Cost cutting vendors are at risk of “losing their audience” with channel partners due to an over-reliance on social media as a means of communicating.
Social media has offered an easy way for interaction between companies operating in the channel, as well as offering a way for channel firms to promote themselves to customers.
However research by the Channel Partnership has shown that very few channel companies have taken well to social media as a means of communicating with vendors – with only ten percent rating this as an effective means of communication.
53 percent however said that one to one meetings were one of the most effective means of communicating, rather than Facebook or Twitter.
According to Phil Brown, director of The Channel Partnership, vendors need to rethink social media channel communication strategies, or risk alienating reseller partners.
“Some of the feedback has been that taking away or cutting back on traditional methods and hoping that social media is going not to fill the gap, that is not always going to work for resellers.
“They are always going to want that structured, regular communication, the face to face meetings.
“The risk is lack of engagement, you are going to lose your audience.”
While social networking offers many benefits in terms of ease of communication, Brown says that many are still coming to terms with best practice.
Dell has been one of the firms which received negative feedback from its channel over its use of social media, but it is far from the only one according to Brown.
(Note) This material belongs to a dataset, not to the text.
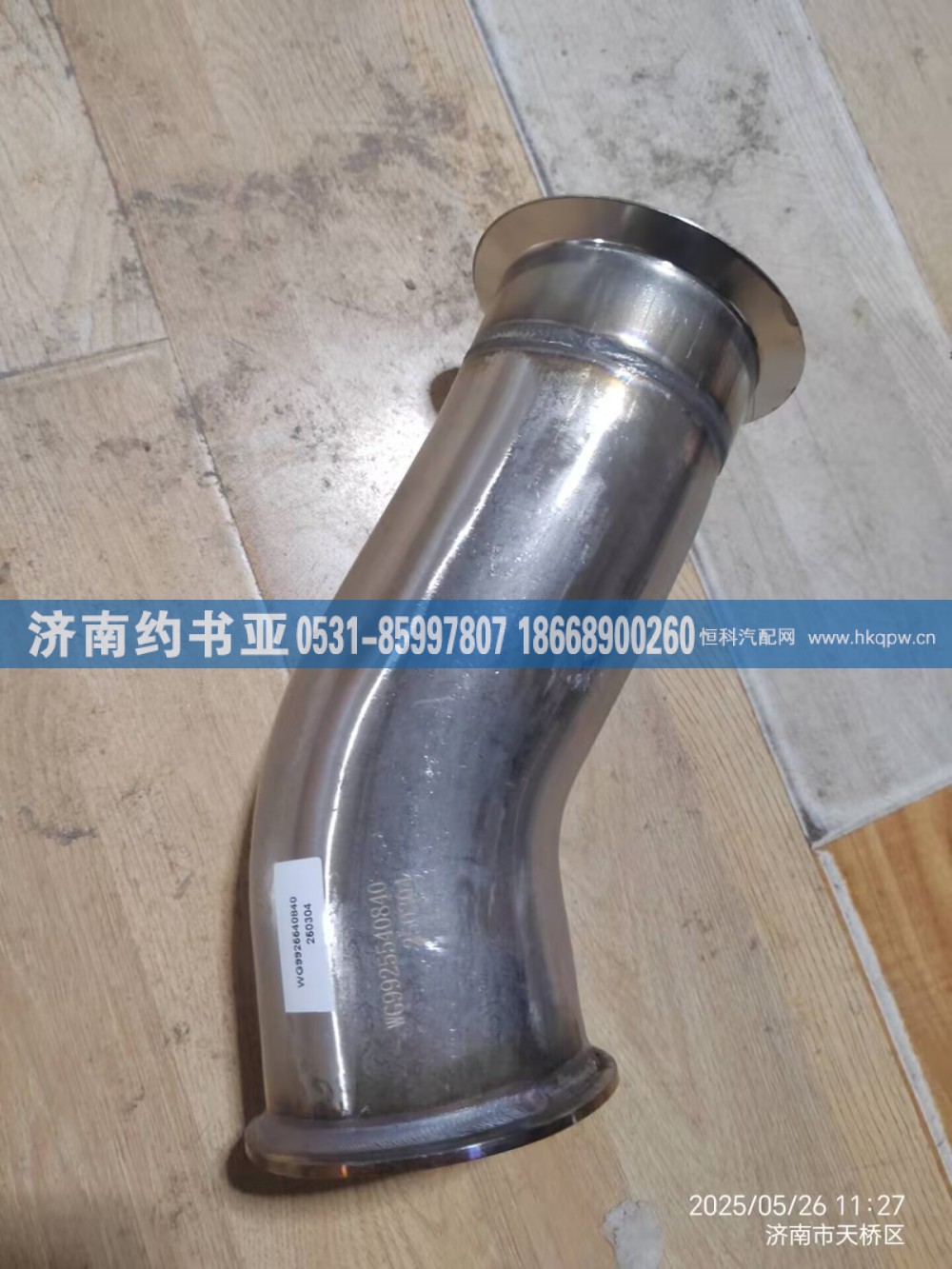 WG9925540840排气管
“Most vendors are in trial and error mode, finding out where it does work and doesn’t”, he told ChannelBiz. “Inevitably this means that people are making mistakes.
“I don’t think anybody would say they have the complete answer yet and have a solid social media plan in place and have integrated with the rest of what they are doing in the channel.
“My personal impression is that people are still trying things and seeing what will work. It will take another year before vendors work out where it does have a role and where they should be using the more traditional communications methods.
“We are going through a cycle, a new tool appears, which is what social media is,” he says.
“People are working out how to use it, at times there is a temptation to see it as a bit of a panacea. It is not. It has value but it is one of the tools vendors should be looking to use.”
Brown says that part of the reason for the increased use of social media is a desire to seem up to date and ahead of the curve with new tools. However it is also seen as a cost cutting tool.
This is not in itself a bad thing, however, by using social media in the wrong way to reduce investment in the channel could come back to bite vendors.
“If the main way of getting through to a vendor is on Twitter, that is putting a lot of onus on you as a sales person to filter through all the information and work out what is relevant.
“If vendors are over relying on this then vendors might not get the message across in the way that they want , and the channel will become disengaged.
“If the overriding driver is lets do this because we can cut out some costs, then vendors need to very careful because in the long run it is going to cost them a whole lot more, because they will lose the engagement of their partners.
“That’s not to say it can’t be used in a smart way, but it needs to be done very very carefully.”